Duffy brushes barbs aside
Thu, July 31, 2008
The Welsh singer, performing in Toronto this weekend, says she writes music because she's usually discouraged
By JASON MACNEIL If Welsh singer Duffy has a thin skin, she's not exactly prone to showing it.
At 24, the performer's debut album Rockferry has been a chart-topper in several European countries and she has started to make inroads on this side of the Atlantic.
But while she has been the brunt of barbs by some critics as an Amy Winehouse-like clone and ridiculed by fellow musician Estelle, Duffy, performing in Toronto this weekend, takes it all in stride.
"Before I only had to hear about what my friends and family thought and those who knew me," she says from a London recording studio. "But when you go through the public eye, you no longer have feelings, you're no longer human.
"I don't care if people don't like me or disagree with what I do, I can handle that.
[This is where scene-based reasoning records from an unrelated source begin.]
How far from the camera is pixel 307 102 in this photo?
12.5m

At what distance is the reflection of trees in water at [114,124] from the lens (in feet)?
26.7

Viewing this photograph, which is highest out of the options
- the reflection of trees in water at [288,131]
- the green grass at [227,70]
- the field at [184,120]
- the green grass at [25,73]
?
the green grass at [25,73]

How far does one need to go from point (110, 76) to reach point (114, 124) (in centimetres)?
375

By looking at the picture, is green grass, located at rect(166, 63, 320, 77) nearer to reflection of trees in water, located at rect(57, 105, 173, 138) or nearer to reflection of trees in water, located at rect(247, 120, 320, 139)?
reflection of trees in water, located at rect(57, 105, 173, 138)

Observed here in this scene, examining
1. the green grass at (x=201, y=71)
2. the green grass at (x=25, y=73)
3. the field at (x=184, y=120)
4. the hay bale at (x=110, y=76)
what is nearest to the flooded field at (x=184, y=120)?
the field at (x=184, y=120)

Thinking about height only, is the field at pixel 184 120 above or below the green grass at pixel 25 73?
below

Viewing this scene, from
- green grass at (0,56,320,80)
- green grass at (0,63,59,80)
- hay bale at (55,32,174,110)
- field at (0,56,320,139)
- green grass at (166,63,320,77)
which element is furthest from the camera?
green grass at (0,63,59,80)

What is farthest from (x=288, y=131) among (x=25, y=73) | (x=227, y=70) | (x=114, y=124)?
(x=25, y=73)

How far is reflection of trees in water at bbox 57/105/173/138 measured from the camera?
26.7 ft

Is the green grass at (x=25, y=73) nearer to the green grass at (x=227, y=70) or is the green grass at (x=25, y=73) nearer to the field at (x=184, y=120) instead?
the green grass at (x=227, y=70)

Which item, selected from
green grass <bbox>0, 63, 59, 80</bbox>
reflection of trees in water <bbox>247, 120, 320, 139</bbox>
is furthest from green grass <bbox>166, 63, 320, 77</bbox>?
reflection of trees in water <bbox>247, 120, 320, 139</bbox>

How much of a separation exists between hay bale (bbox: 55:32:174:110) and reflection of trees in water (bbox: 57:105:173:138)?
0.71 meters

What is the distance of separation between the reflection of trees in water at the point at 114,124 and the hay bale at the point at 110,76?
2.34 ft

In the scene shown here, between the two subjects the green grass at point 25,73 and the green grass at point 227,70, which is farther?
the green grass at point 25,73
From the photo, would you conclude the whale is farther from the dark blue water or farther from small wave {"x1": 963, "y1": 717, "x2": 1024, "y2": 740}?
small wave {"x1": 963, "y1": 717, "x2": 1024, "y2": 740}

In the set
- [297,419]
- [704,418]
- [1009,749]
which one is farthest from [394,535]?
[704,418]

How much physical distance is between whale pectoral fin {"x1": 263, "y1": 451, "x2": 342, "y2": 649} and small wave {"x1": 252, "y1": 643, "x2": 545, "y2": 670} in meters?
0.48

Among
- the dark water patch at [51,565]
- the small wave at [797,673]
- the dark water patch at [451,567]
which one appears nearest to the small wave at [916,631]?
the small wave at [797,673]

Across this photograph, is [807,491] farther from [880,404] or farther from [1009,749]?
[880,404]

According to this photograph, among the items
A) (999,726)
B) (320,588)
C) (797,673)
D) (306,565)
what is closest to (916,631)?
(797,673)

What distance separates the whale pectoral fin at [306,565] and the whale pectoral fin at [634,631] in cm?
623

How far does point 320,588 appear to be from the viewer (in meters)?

But the music, that's what I love to create and what I put a lot of passion into."Part of that passion was poured into Rockferry, which was released earlier this year.
Duffy says one of the keys to the album's success was realizing her own limitations in the studio.
"I needed to make room for other people and get other people's opinions," she says. "It wasn't just about me going into a room with a piano and making a record. I co-wrote with everyone that I worked with. I don't feel as though it's just my success, it's not me who won the lottery or anything. We all made this record and it all came together in a way."
And while she says she doesn't have a personal favourite of the songs such as the title track, Stepping Stone and Warwick Avenue, she says writing all of them is a release.
"I think I write because I'm usually discouraged," he says. "You say all those things that you were never able to say. I find that in communication -- whether it's with a friend or with someone you love -- there's so much subtext and so much at stake. When you write a song it's like you, your past and your emotions."
Those emotions come to the surface when one watches the video for the soulful Warwick Avenue. Shot by mistake, Duffy says originally the plans called for an elaborate storyline with dancers but instead ended up with a simple head shot of the performer crying while singing the song.
"I genuinely felt upset with Warwick Avenue," she says. "Technically it was a mistake and we should have gotten rid of it (the footage). Because it was so real I said that's as close as I'm ever going to get to ever doing a performance that's real in a video.
"I just think the whole performance or acting side of it, I find it slightly contrived. Like I explained the other day, making a video is like faking an orgasm. You're desperately trying to get to that state of mind. We would all love to be in that frame of mind but you're pretending to re-feel something."
Unlike recent speculation that had her all but pegged for the job, Duffy says she will not be performing the theme song for the upcoming James Bond film Quantum Of Solace. Alicia Keys and Jack White have been recently asked to record the theme song entitled Another Way To Die.
She will, however, keep touring most of this year and plans on recording a new album.
"That's a secret," she says when asked about Rockferry's follow-up date. "I'll probably just go in and do it. Nobody will know that I've gone and done it."
JOHNNY WAS QUITE ROTTEN
The Sex Pistols lead singer Johnny Rotten has never been mistaken for Mr. Compassion.
But Welsh performer Duffy got quite the unexpected surprise earlier this year when she tapped Rotten on the shoulder to say hello backstage at the MOJO (British music magazine) Honours List ceremony in mid-June
According to various reports, Rotten told Duffy to "f--k off," berated her for the action and knocked her off balance.
"There are always so many different experiences but I would have to say that was really shocking," Duffy says of the incident, which left her in tears. "That was the one that frightened me the most. But the thing I have to remind myself is that you're doing this because I like music and that's the way I choose to express myself. And it's no big deal, I know there's a big wide world out there and I try not to carry the weight of the world on my shoulders. I try to just take every day as it comes."